EU (FP7-PEOPLE-2012-ITN; GA 316738),

Coordinator Charité-Universitätsmedizin Berlin

PI: Vera Regitz-Zagrosek, 2013-2016 Partner: Keith Channon (University of Oxford, United Kingdom), Thomas Krieg (University of Cambridge, United Kingdom), Rhian Touyz (University of Glasgow, United Kingdom), Stefan Janssens (University of Leuven, Belgium), Fabio di Lisa (University of Padua, Italy), Guillermo Zalba (University of Navarra, Pamplona, Spain), Barbara Albrech-Küppers/Tobias Marquardt (Bayer Wuppertal, Germany), Uli Schotten (University of Maastricht, Netherlands)

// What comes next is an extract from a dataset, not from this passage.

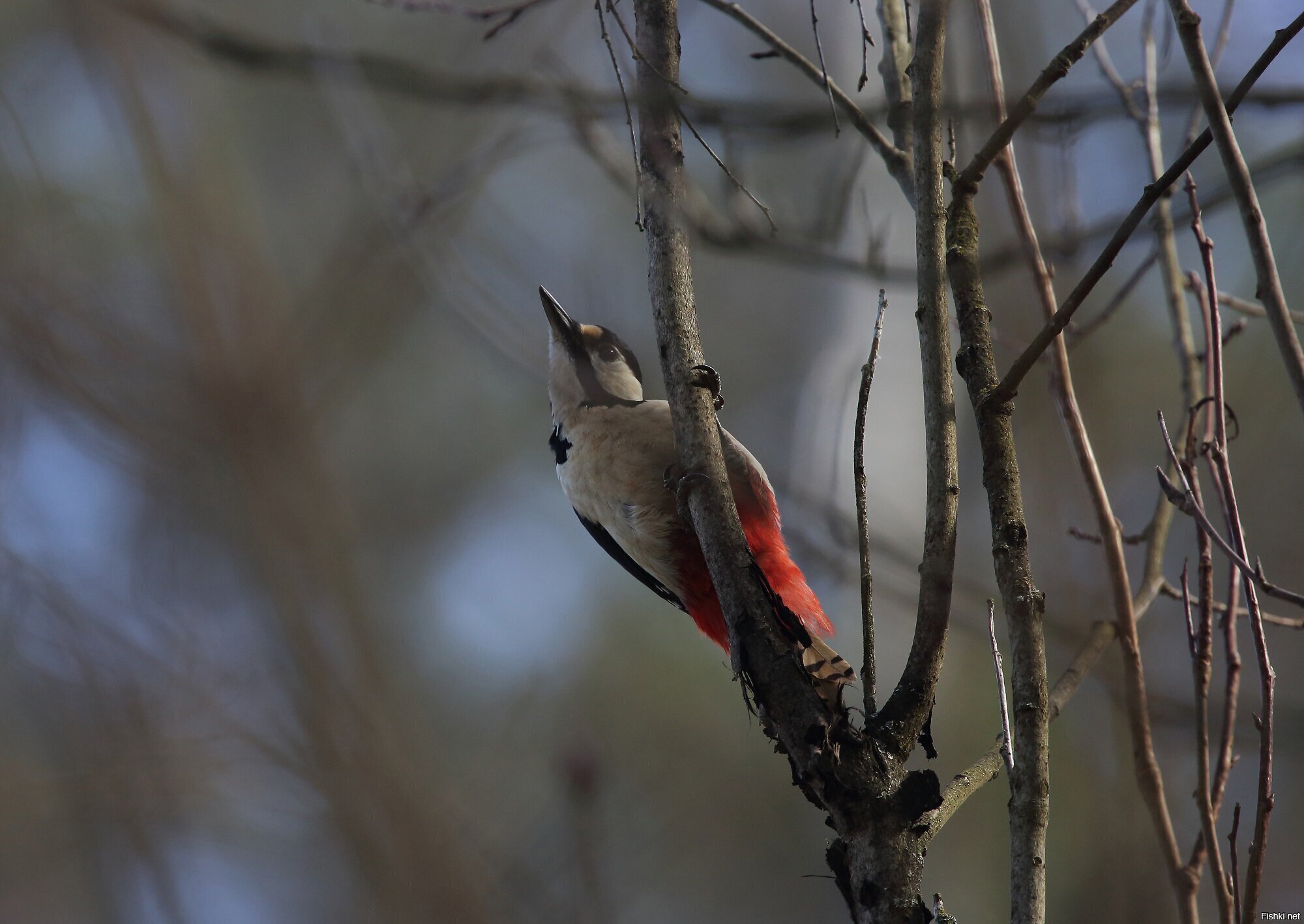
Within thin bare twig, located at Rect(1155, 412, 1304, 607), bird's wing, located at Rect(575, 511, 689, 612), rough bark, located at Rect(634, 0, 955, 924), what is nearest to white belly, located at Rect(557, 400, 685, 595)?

Cardiovascular diseases (CVD) constitute a major and increasing health and ensuing economic burden in developed countries. The prediction is that the prevalence of these conditions will increase by ~60% over the next 20 years. Subsequently the development of novel treatments for patients with CVD becomes more and more urgent. Oxidative stress is a major molecular contributor to the pathogenesis of CVD; however, oxidative stress related therapeutic strategies are still missing. The RADOX consortium linked excellent investigators highly active in the field of oxidative stress-signaling, and strongly enhanced collaborative research and integrated complementary interests to obtain innovative science and outstanding in-depth integrative multidisciplinary training possibilities. This RADOX consortium consisted of 9 full partners (8 academic and 1 private) and 4 associate private partners and trained at the end 15 PhD-students, and 4 junior post doctoral fellows. The mission of this ITN-project was to create future leaders in the field of redox and oxidative stress-biology and to lay the foundation for a robust translational research and training program in this field. Specifically, we aimed to characterize the specific sources of reactive oxygen species (ROS) and their interaction in cardiovascular disease and to use this knowledge to develop diagnostic tools for the detection and quantification of ROS and their subcellular targets. We wanted to build a basis for the development of new therapeutic strategies which modulate the activity of these specific sources of ROS. Therefore, the project objectives also complied perfectly with the FP7 focus on identification and validation of novel, therapeutically relevant targets for the development of new medications for cardiovascular pathologies.